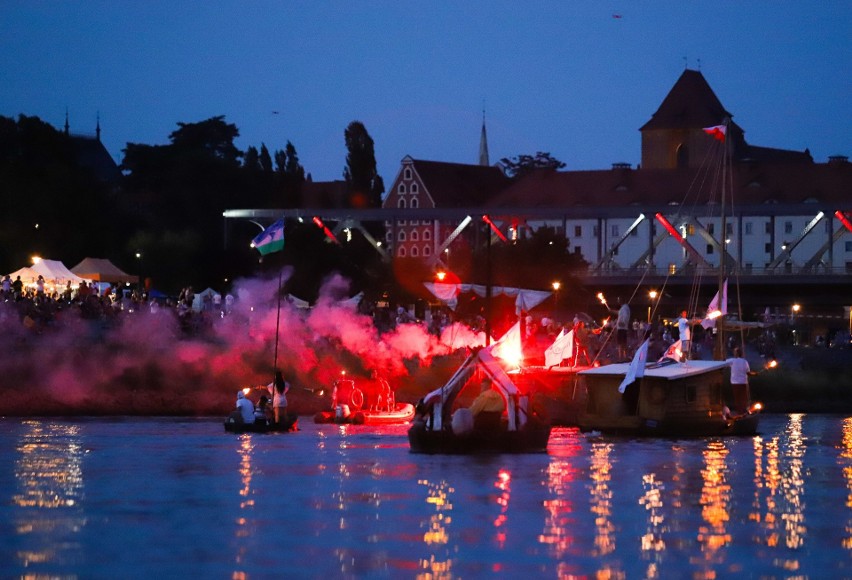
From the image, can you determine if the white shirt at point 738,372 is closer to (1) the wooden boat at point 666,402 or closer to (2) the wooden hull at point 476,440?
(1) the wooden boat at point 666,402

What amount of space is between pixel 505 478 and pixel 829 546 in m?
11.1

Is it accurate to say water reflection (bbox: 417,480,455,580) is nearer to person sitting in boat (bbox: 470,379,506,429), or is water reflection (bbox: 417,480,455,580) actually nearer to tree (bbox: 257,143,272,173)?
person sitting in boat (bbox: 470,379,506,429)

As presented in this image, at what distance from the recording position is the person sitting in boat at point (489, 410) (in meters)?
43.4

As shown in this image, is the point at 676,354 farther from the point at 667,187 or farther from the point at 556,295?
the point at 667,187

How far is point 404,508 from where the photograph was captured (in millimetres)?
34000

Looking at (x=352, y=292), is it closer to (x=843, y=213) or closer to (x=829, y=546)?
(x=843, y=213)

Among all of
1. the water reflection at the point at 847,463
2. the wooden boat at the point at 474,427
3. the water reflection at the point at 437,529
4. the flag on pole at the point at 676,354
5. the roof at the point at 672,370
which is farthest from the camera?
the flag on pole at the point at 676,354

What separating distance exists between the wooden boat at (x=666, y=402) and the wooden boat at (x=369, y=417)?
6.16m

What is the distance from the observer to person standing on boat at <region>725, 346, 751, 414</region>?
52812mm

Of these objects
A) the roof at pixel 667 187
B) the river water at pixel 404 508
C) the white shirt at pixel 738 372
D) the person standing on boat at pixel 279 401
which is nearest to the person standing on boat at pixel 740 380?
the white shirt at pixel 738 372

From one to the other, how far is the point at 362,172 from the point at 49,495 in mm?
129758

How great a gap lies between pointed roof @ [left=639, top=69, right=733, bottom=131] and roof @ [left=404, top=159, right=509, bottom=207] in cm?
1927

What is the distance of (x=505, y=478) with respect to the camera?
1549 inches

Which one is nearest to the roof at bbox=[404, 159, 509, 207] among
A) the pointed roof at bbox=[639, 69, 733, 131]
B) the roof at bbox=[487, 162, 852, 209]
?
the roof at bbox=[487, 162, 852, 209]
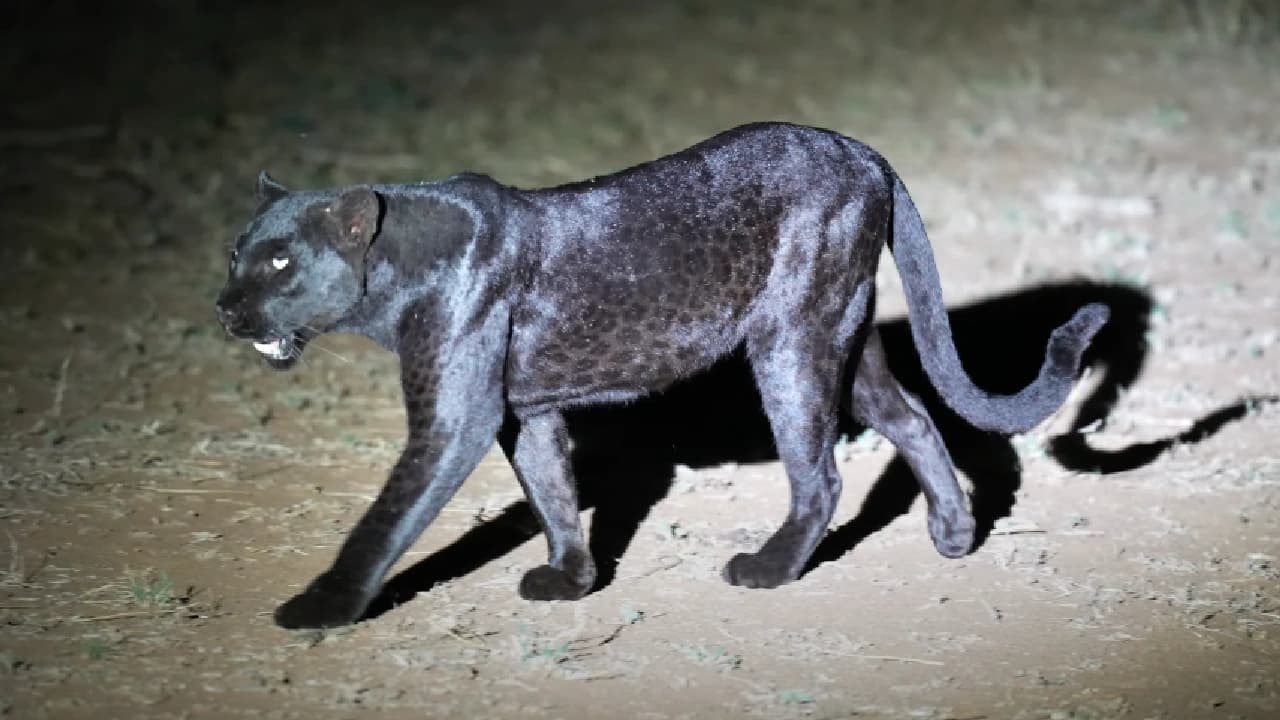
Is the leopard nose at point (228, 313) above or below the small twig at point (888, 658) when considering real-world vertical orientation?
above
_____
Rewrite all of the data above, replacing "water reflection" with "reflection on the water" wherever it occurs and leaving everything else unchanged. Omit the pictures.

From the image, can you determine if the white shirt at point 738,372 is closer to (1) the wooden boat at point 666,402 or closer to (2) the wooden hull at point 476,440?
(1) the wooden boat at point 666,402

What amount of space is between pixel 505 478 and pixel 829 546 in m?
11.1

Is it accurate to say reflection on the water (bbox: 417,480,455,580) is nearer to person sitting in boat (bbox: 470,379,506,429), or is reflection on the water (bbox: 417,480,455,580) actually nearer to tree (bbox: 257,143,272,173)?
person sitting in boat (bbox: 470,379,506,429)

As presented in this image, at what distance from the recording position is the person sitting in boat at point (489, 410) (in meters)?
43.4

As shown in this image, is the point at 676,354 farther from the point at 667,187 or farther from the point at 556,295?
the point at 667,187

How far is point 404,508 from where the photograph was captured (in millimetres)?
34000

Looking at (x=352, y=292), is it closer to (x=843, y=213) or closer to (x=829, y=546)?
(x=843, y=213)

Among all of
1. the reflection on the water at the point at 847,463
2. the wooden boat at the point at 474,427
3. the reflection on the water at the point at 437,529
4. the flag on pole at the point at 676,354
5. the roof at the point at 672,370
which is farthest from the camera?
the flag on pole at the point at 676,354

What separating distance exists between the wooden boat at (x=666, y=402) and the wooden boat at (x=369, y=417)?
6.16m

What is the distance from the observer to person standing on boat at <region>725, 346, 751, 414</region>?
52812mm

Of these objects
A) the roof at pixel 667 187
B) the river water at pixel 404 508
C) the white shirt at pixel 738 372
D) the person standing on boat at pixel 279 401
which is nearest to the person standing on boat at pixel 740 380?
the white shirt at pixel 738 372

From one to the other, how far is the point at 362,172 from the point at 49,495 in mm?
129758

How great a gap lies between pointed roof @ [left=639, top=69, right=733, bottom=131] and roof @ [left=404, top=159, right=509, bottom=207] in cm?
1927

What is the distance of (x=505, y=478) with respect to the camera?
1549 inches

Which one is nearest to the roof at bbox=[404, 159, 509, 207] among
A) the pointed roof at bbox=[639, 69, 733, 131]
B) the roof at bbox=[487, 162, 852, 209]
?
the roof at bbox=[487, 162, 852, 209]
Is the leopard nose at point (228, 313) above or below the small twig at point (888, 658) when considering real-world vertical orientation?
above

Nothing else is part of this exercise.